La reducción presupuestaria aplicada a la Administración de Parques Nacionales encendió alertas entre especialistas, guardaparques y organizaciones ambientales. La medida implica una disminución de 3879 millones de pesos destinados a la gestión y conservación de 46 áreas protegidas del país.
Del total recortado, más de 2557 millones de pesos corresponden a gastos operativos esenciales. Entre ellos se encuentran combustibles, mantenimiento de vehículos, reparación de infraestructura, provisión de insumos básicos y contratación de servicios técnicos.
Por otra parte, más de 1322 millones de pesos fueron retirados de programas vinculados a capacitación, planificación, infraestructura, conservación y gestión de áreas protegidas, además del Sistema de Áreas Marinas Protegidas.

Parques emblemáticos afectados por la reducción de fondos
La decisión impacta sobre algunos de los espacios naturales más importantes de Argentina. Entre ellos figuran el Parque Nacional Nahuel Huapi, el Parque Nacional Los Glaciares, donde se encuentra el glaciar Perito Moreno, el Parque Nacional Iguazú, el Parque Nacional Lanín y el Parque Nacional Los Alerces.
En el caso de Nahuel Huapi, la reducción alcanza cerca de 191 millones de pesos.
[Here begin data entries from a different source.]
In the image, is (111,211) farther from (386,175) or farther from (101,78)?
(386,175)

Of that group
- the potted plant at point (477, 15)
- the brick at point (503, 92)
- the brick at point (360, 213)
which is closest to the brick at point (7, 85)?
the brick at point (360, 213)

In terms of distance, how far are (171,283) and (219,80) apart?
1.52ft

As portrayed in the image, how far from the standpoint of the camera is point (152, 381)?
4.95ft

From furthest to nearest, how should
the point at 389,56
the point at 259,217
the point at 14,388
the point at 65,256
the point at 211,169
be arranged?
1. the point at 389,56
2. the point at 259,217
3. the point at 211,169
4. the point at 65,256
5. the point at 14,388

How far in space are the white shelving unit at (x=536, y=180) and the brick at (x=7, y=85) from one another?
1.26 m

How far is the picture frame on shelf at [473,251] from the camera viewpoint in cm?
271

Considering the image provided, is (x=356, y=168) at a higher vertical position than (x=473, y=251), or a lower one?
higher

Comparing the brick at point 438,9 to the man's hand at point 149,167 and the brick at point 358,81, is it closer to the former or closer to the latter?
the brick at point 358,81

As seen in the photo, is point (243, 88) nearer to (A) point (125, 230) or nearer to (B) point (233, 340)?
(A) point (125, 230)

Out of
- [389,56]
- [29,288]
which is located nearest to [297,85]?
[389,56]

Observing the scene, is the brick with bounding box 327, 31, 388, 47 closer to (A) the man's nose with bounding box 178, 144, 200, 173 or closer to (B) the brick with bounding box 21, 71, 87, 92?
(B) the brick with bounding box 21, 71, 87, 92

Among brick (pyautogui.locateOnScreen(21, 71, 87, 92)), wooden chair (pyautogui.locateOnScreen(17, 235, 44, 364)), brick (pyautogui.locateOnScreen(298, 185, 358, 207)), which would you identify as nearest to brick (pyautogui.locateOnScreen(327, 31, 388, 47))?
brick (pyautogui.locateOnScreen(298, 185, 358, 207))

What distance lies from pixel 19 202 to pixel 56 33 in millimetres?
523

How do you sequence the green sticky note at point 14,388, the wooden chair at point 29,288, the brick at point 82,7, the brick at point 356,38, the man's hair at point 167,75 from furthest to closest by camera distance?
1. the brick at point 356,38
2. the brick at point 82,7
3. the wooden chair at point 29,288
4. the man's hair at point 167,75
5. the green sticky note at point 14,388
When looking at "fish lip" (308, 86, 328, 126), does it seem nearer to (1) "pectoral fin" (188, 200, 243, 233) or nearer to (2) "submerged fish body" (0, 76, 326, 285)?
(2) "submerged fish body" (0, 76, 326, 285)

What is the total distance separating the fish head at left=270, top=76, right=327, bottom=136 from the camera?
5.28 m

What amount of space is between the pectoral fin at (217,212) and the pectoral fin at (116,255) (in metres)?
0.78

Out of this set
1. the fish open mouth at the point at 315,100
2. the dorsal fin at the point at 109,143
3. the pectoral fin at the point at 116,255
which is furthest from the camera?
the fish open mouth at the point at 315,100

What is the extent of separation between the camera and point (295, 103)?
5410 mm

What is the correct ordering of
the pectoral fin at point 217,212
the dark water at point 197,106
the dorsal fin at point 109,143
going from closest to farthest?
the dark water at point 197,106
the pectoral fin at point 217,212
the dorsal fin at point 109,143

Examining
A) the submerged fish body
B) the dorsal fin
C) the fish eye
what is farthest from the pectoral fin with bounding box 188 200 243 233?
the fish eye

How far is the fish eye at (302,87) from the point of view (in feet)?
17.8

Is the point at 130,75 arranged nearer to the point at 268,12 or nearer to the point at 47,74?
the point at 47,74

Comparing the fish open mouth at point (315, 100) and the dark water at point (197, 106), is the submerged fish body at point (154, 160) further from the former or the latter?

Asimismo, Lanín perdió alrededor de 157 millones, mientras que Los Alerces y Los Glaciares también registran importantes disminuciones en sus partidas presupuestarias.
La situación genera especial preocupación en la Patagonia, donde los incendios forestales se volvieron más frecuentes e intensos durante los últimos años, exigiendo recursos permanentes para tareas de prevención y respuesta rápida.
Guardaparques advierten sobre dificultades operativas
Trabajadores del sistema de áreas protegidas señalaron que el ajuste podría traducirse en menos combustible para patrullajes, menor disponibilidad de vehículos y limitaciones para el mantenimiento de equipamiento esencial.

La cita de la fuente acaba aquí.